Game of Hormones

Game of Thrones star Kit Harington has reportedly checked into a wellness retreat to deal with "personal issues," after the blockbuster series recently came to an end. His agent said that "Kit has decided to utilise this break in his schedule as an opportunity to spend some time at a wellness retreat to work on some personal issues".

Harington, who played Jon Snow throughout the show's eight-year run, has spoken openly in the past about his struggles dealing with fame, and the emotional adjustment he was forced to make after the conclusion of the hit series.

I couldn’t be more impressed or delighted to hear this and although I have no connection to the actor whatsoever, I am deeply encouraged to hear of a young man, taking an informed decision to practice some essential self-care and invest in his future. I take my hat off to him.

We men don’t do half enough of it because there is still an astounding volume of stigmatisation, wrongly, I may add, surrounding men who dare to talk about their mental struggles. As we get to the end of Mental Health Awareness Month this May, I hope that seeing Kit Harington practice some self-care, might just begin to help in changing that.

Statistics suggest that 10% of men experience depression on a daily basis. “Daily”. That’s millions of men. Even if we are depressed or anxious, we rarely admit that’s the culprit - instead, we lie and say we’re tired or just out of sorts. We retreat from friends & family and instead, we use numbing substances or techniques to hide from our pain. 
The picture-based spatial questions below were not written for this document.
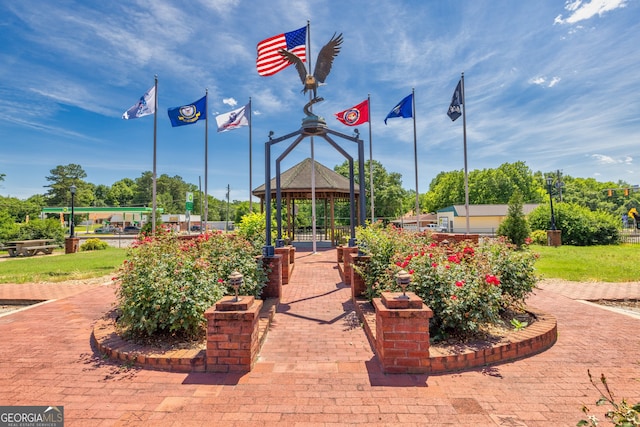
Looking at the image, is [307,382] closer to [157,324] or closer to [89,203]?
[157,324]

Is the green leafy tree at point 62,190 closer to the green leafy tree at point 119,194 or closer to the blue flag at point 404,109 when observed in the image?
the green leafy tree at point 119,194

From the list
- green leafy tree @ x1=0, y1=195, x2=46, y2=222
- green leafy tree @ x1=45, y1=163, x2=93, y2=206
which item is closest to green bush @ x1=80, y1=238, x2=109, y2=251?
green leafy tree @ x1=0, y1=195, x2=46, y2=222

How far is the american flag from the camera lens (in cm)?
943

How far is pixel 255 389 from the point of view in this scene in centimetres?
296

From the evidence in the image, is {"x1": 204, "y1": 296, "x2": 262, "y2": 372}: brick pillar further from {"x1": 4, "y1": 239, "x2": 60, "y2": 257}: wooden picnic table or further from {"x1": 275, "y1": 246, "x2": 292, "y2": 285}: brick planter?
{"x1": 4, "y1": 239, "x2": 60, "y2": 257}: wooden picnic table

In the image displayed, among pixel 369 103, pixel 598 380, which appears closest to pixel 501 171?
pixel 369 103

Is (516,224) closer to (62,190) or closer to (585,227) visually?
(585,227)

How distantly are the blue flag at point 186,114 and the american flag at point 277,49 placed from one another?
472 cm

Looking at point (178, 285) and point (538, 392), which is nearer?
point (538, 392)

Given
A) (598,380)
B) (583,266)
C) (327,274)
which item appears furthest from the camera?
(583,266)

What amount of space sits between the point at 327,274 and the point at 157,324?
516 centimetres

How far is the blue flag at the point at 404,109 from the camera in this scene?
547 inches

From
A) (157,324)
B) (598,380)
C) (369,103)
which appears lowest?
(598,380)

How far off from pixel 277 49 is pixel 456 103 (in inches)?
305
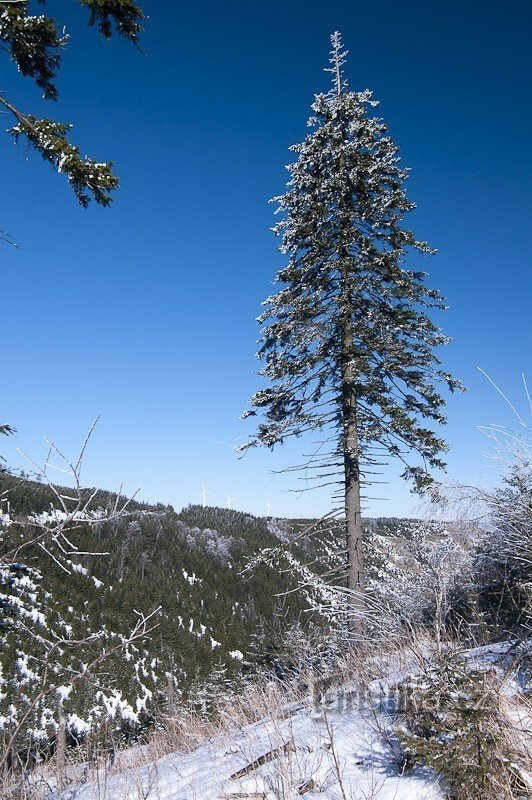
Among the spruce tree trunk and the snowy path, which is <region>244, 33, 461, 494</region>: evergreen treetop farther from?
the snowy path

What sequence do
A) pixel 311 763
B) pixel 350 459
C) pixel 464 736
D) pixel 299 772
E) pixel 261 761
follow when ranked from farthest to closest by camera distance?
pixel 350 459 < pixel 261 761 < pixel 311 763 < pixel 299 772 < pixel 464 736

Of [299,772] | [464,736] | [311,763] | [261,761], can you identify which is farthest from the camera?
[261,761]

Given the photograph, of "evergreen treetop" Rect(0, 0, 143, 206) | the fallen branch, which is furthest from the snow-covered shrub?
"evergreen treetop" Rect(0, 0, 143, 206)

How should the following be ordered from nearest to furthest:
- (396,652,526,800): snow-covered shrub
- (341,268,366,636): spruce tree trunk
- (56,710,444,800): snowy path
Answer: (396,652,526,800): snow-covered shrub < (56,710,444,800): snowy path < (341,268,366,636): spruce tree trunk

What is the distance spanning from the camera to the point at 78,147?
5453 millimetres

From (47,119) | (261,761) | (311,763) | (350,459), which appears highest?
(47,119)

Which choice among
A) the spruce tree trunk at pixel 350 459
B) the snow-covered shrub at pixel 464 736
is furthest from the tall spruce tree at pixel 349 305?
the snow-covered shrub at pixel 464 736

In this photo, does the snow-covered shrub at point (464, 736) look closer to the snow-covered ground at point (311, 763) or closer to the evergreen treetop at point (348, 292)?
the snow-covered ground at point (311, 763)

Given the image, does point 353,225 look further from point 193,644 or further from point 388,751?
point 193,644

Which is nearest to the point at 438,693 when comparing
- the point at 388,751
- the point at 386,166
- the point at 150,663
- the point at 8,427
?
the point at 388,751

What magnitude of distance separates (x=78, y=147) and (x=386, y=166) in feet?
26.7

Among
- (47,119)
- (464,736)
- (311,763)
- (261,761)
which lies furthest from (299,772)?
(47,119)

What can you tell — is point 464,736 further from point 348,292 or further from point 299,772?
point 348,292

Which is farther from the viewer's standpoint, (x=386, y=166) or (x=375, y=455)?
(x=386, y=166)
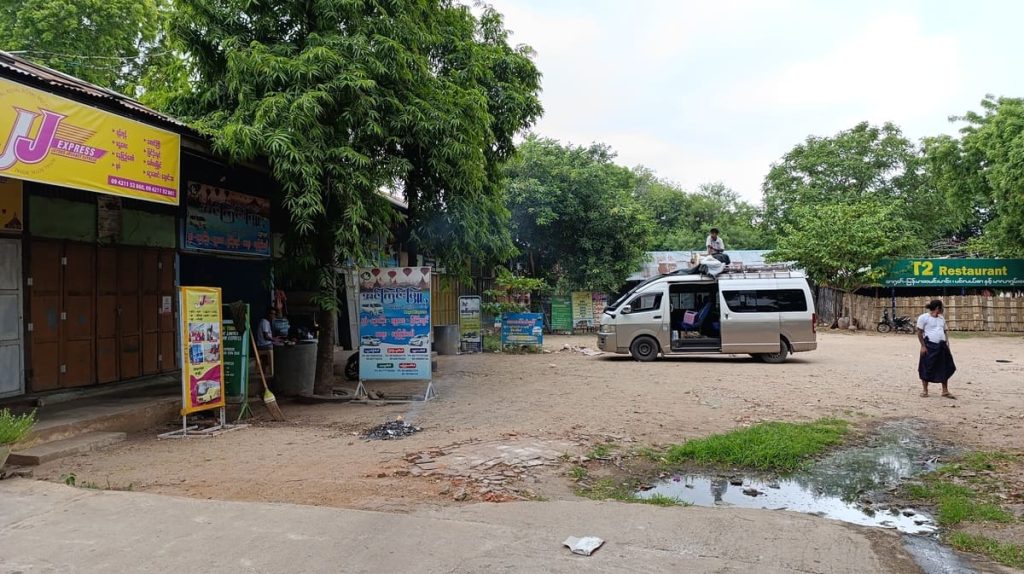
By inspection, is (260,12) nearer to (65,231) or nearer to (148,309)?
(65,231)

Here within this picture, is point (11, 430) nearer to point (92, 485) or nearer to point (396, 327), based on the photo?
point (92, 485)

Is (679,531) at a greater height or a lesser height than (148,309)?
lesser

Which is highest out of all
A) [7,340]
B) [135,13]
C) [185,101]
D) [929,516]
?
[135,13]

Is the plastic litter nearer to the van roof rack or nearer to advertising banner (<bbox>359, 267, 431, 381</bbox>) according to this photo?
advertising banner (<bbox>359, 267, 431, 381</bbox>)

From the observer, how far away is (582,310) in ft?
86.0

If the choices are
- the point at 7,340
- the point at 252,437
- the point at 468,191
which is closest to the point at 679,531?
the point at 252,437

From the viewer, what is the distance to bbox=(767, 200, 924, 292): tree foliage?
1018 inches

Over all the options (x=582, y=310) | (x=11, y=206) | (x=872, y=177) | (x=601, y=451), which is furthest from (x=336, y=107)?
(x=872, y=177)

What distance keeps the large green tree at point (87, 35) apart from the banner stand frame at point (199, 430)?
15.1 meters

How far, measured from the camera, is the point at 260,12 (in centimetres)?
905

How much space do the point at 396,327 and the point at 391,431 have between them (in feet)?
8.28

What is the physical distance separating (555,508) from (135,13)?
2194 cm

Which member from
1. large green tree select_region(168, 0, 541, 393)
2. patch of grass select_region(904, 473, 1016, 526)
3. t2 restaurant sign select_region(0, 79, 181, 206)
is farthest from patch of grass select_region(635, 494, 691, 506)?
t2 restaurant sign select_region(0, 79, 181, 206)

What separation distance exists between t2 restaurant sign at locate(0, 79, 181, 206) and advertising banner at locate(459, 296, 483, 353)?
1061 cm
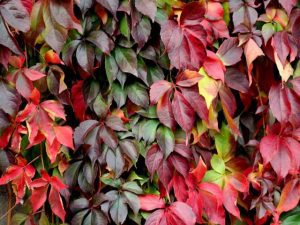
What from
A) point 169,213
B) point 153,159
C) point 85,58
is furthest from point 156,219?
point 85,58

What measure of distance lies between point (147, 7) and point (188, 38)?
0.15 meters

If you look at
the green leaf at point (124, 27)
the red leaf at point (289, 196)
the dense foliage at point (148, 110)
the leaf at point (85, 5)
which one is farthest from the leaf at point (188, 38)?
the red leaf at point (289, 196)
Male suicide is rising at such an alarming rate that it’s been classified as a “silent epidemic.” It’s the seventh leading cause of death for males. That’s a staggering statistic. This macho attitude of stuffing our feelings down, or ignoring them, is antiquated and downright dangerous- our macho male hormones are literally killing us - and that has to stop.

The huge and ongoing stigma for men is to “never be seen as weak” and, again wrongly, seeking support or going to therapy, gets enmeshed in this out of date “weak” stigma.

And it’s rubbish.

I have seen many men thrive through therapy and they have all been brave, courageous, strong and honest. They CERTAINLY weren’t weak. They simply needed some support and a fresh pair of eyes - and we ALL need that from time to time - and we need to start seeing it as the normality that it is.

Chaps - we’ve just got the strong / weak thing back to front! 
Flip it. Make a new choice. You won’t regret it.